Caller: Hi. My question is, Pride & Prejudice is for many people, Jane Austen’s magnum opus, and a lot of people will go see a movie if it has the words Pride & Prejudice.  But how do you sell the concept of & Zombies to those Austen purists?

Lily James: Well, I think there’s been a lot of Pride & Prejudices before in the past. It’s been done very, very well and I think that it’s always interesting, especially if you love something to see it done in a different way and what we all found was kind of crazy—was that put something so, so surreal and strange as zombies in Pride & Prejudice and somehow some of the scenes and relationships in the book become heightened, become really clear, like Liz Bennet gets to beat the crap out of Darcy, which is really a sort of physical expression of all her sexual frustration, and I mean, that’s a very basic analysis but it was just interesting how the zombies kind of contributed.

Caller: Hello.
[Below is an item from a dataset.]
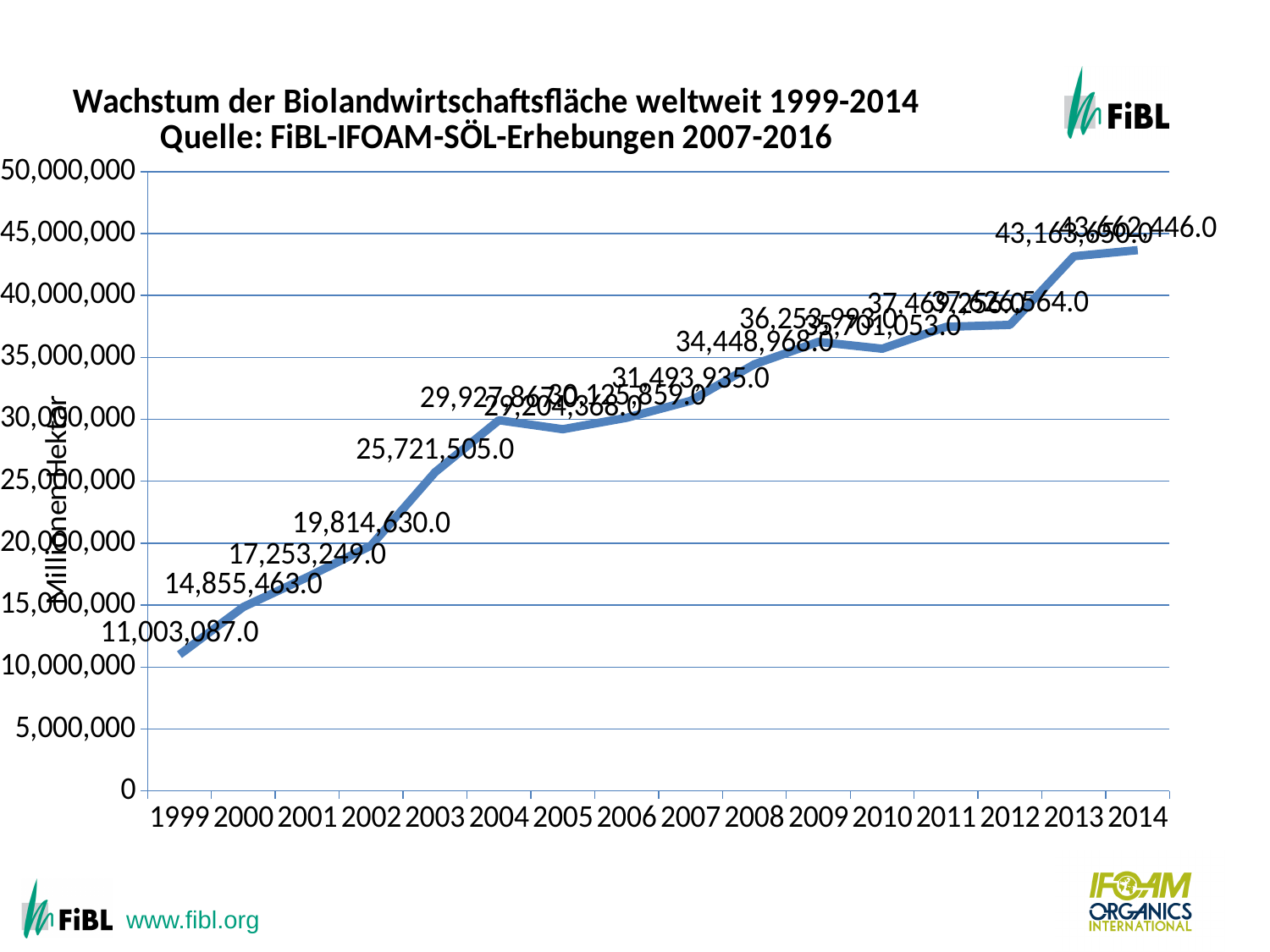
What is the value for 2001? 17,253,249.0 What is the value for 2003? 25,721,505.0 What is the value for 2008? 34,448,968.0 Which year has the lowest value? 1999 What type of chart is shown on the slide? line chart Which is larger, the value for 2009 or the value for 2010? 2009 Which year has the highest value? 2014 How many years are plotted on the x axis? 16 Is the value for 2014 greater or less than 40,000,000? greater What is the value for 1999? 11,003,087.0 What is the difference between the values for 2000 and 1999? 3,852,376.0 What is the difference between the values for 2003 and 2002? 5,906,875.0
My question is geared towards all of you really as the cast of the film.  What are you hoping that audiences, mainly students that are fans of Jane Austen, what are you hoping they’ll take away from such a modern twist on a very classic story?

Lily James: And also the zombies—what’s cool is that you get both.  You get Jane Austen, and you get Pride & Prejudice and that story, especially the love story, Liz and Darcy and Jane and Bingley, like that all really remains the heart of the story and it’s a romance, it’s a drama, but then throw into that every time you’re maybe getting a bit bored, a big zombie attack, so it really just makes it very, a sort of exciting romp and quite scary and funny, and I don’t know, somehow it just all holds together, doesn’t it guys?

Bella Heathcote: Yes.  It’s like Austen but a bit less nutritional value, a bit more candy on top.

Caller: So obviously this is an immensely subversive take on this story, and that gives you guys some leeway to kind of bring in maybe less traditional takes, and this is for anyone, less traditional takes on these classic characters.  Was there anything that you specifically put in to subvert these characters or our expectations of them or that you just thought was a particularly interesting twist that is provided by this kind of project?

Lily James: Good question. I didn’t purposely try and subvert her because—I’m Lily, I played Liz Bennet.  I didn’t purposely try and subvert her, because so much was just done anyway in the story, in the plot and the circumstance, but because of that I think my Liz Bennet is much angrier, much spirited, sort of she says what she—she manifests what she feels more, she can’t hide it as well as, I think Liz tends— does in the original and so I think Matt played Parson Collins and you were pretty subversive.  You can talk about that. 

Matt Smith: Yes.  I think because there are zombies in the film, like somehow eternally that allows you to be—sort of make bold choices because the laws of the universe are slightly heightened and the characters that exist in it can therefore be slightly heightened, I think.  And I just think it’s interesting as well, I think maybe subversive is the right word or the wrong word but just to reinvent characters that have been played before much like you would play Hamlet and every actor gives that their spin—I think with Jane Austen and this work it’s a similar idea.  You’ve got to bring something new to the table which everyone did, I thought.

Lily Smith: And because it’s a period genre and because it was zombies it meant that we could be way more free. 

Douglas Booth: I actually had a badger down my pants the whole film or so I thought.  Cold, cold days so very interesting on all fronts.